Bowling lanes call to teens
Published 4:00 am Tuesday, January 4, 2005
Like many teens, Cassandra Shoopman thought of bowling as something fun to do with friends when nothing more exciting was going on.
Then she moved to La Pine.
In September 2004, Shoopman and her family relocated to Central Oregon from Nevada. The 17-year-old snowboarding fanatic said she was pumped that a world-class resort like Mount Bachelor was in her back yard. But never did she consider that she’d find a sport that would get her nearly as amped as snowboarding.
”I’ve always been ‘alternative girl,’ ” Shoopman says with a smile. ”Snowboarding is my life.”
Now, her sporting life includes bowling. The La Pine High School senior took up the sport seriously only a few months ago, at the urging of friends who are on the high school’s seven-member bowling team.
”I’d just go to bowl on Saturday nights,” Shoopman says. ”I’d never gone to bowl every day. Now I’m addicted to it.”
And she’s a natural, says Matt Parson, La Pine High’s bowling coach and manager of La Pine Bowling Center.
”She’s picked up on it very, very fast,” Parson says. ”She will someday be great if she keeps at it.”
The La Pine high bowling squad competes against other high school teams, including Bend, Summit and Mountain View high schools, and three teams from Klamath Falls schools.
Parson notes that bowling is not sanctioned by the Oregon School Activities Association, as many other prep sports are. Currently, it’s considered a club sport. However, he adds that other states are recognizing bowling as an official prep sport, which means it is funded by school districts and participants can earn varsity letters. He hopes that will happen in Oregon.
”Across the nation, high schools are picking it up as an actual sport,” says Parson, who has been coaching the La Pine squad for three years. ”High-school bowling is the fastest-growing sport among kids. It’s overtaking basketball and football. It’s really growing big-time.”
According to High School Bowling USA, a 2003-04 survey conducted by the National Federation of State High School Associations found that there were 6.9 million prep bowlers, compared with approximately 1.03 million football players, 544,811 basketball players and 504,801 track-and-field athletes.
It’s not just in the high schools that the sport is growing in popularity, says Wynn Malikowski, general manager of Lava Lanes Bowling Center in Bend.
”Bowling is on a general upswing,” Malikowski says. ”Over 50 million people bowl at least once a year across the U.S. Obviously, weather is not a factor, and it’s still the cheapest form of entertainment for a family.”
Malikowski says today’s bowling centers are not the bowling alleys of generations past.
”You’re not talking about a 1950s center,” he notes. ”Most of them are nonsmoking, brand-new, $6 to $7 million or higher centers with new equipment.
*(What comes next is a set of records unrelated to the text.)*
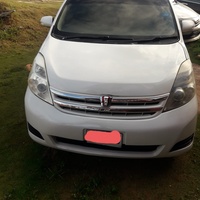 Toyota Isis 1,8L 2010 Toyota Isis 1,8L 2010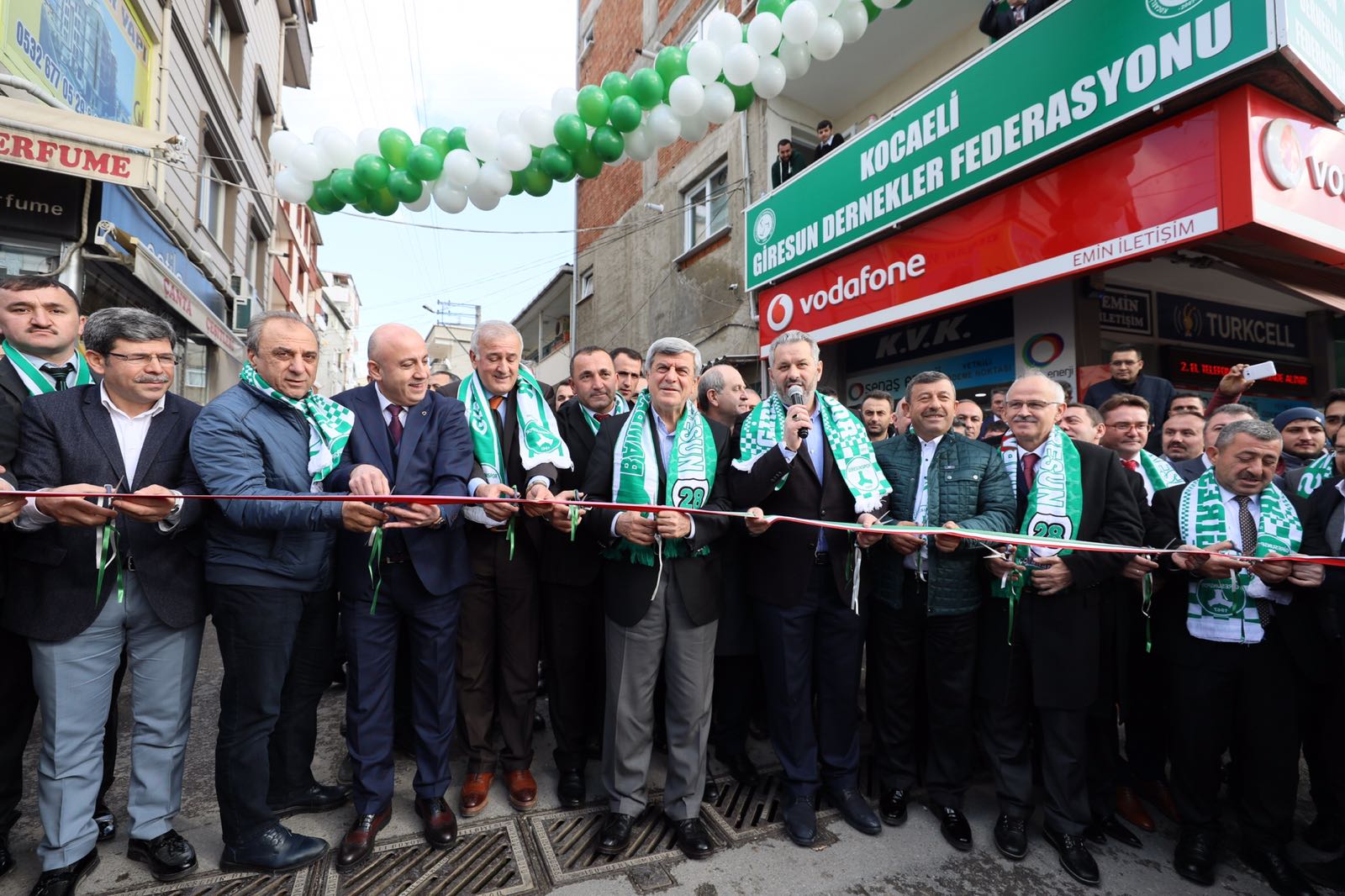 Giresun Dernekler Federasyonu’nun Merkez binası açıldı 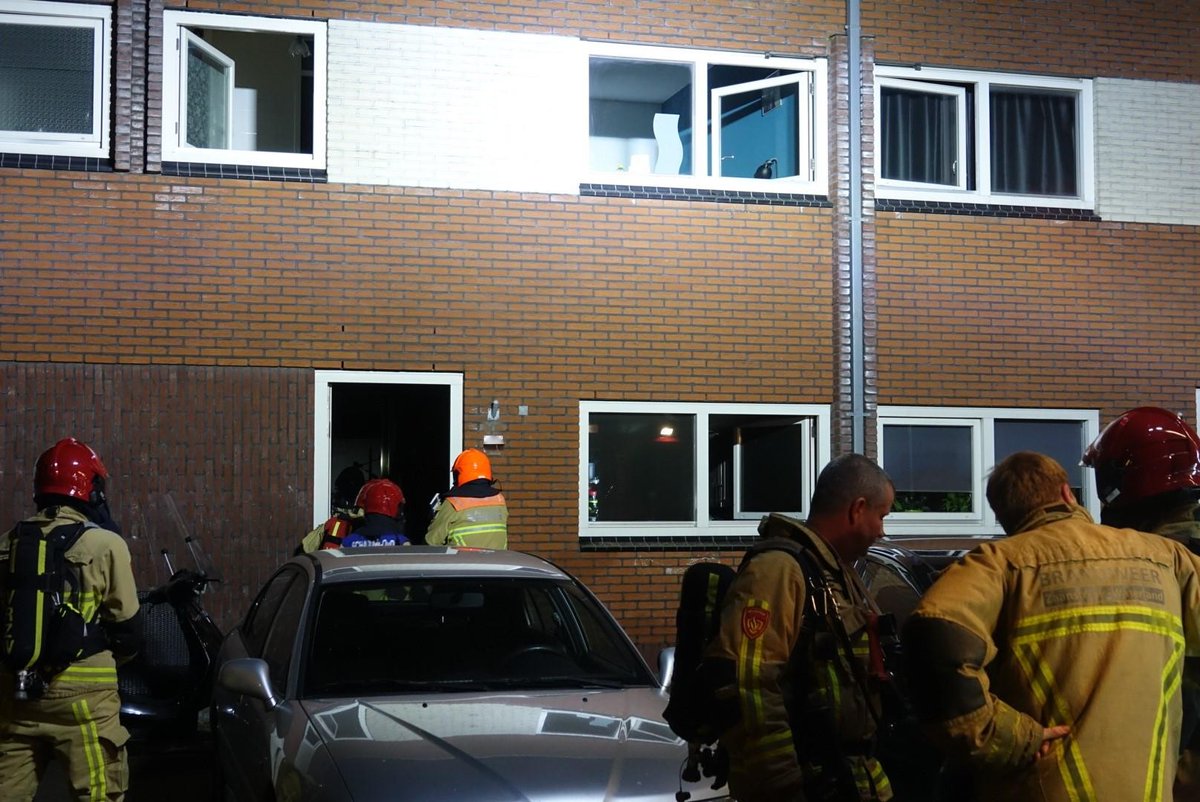 Brandweer blust brand in woning in Assendelft, bewoners niet thuis..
They’re nice, bright, clean places to bring a family to.”
Additionally, the sport is relatively easy on the pocketbook, he says, compared with other activities.
”To buy your own equipment is significantly cheaper,” Malikowski says. ”You can get fully equipped for $100.”
Laura Hawes, one of the owners of Rimrock Lanes in Prineville, agrees that the lower cost of bowling compared with sports such as golf or skiing is a bonus, as is the fact that most people can bowl their entire life.
”Bowling is something that will stand a longer period of time,” Hawes says. ”More and more people are doing it. It goes across every age.”
Shoopman says she thinks bowling is growing in popularity because it’s accessible to just about anyone.
”It’s a sport everyone can do. You don’t have to be the best athlete to bowl,” Shoopman says. ”If you’re not cut out to be the head football player or on the volleyball team, this is the sport for you. Anyone can do it, and it’s fun.
”It’s different from a big sport, like softball or soccer, because it’s individual but somewhat (team oriented). We don’t have all the glitz and glamour – the loudspeakers, the crowds,” she adds. ”It’s just usually family (watching). It’s more of a homey sport, in my opinion.”
While bowling might not be as popular, according to the masses, as football or basketball, Shoopman says it still offers participants the same benefits as more mainstream sports, including the opportunity to do something physical, as well as learn important life lessons.
”Every sport teaches you something,” Shoopman says. ”(Bowling) is more of a mental sport. After so many gutter balls or it not going where you want, it can make you mad. But no matter how many gutter balls you get, you’ve still got to try because you’ll get a strike eventually.”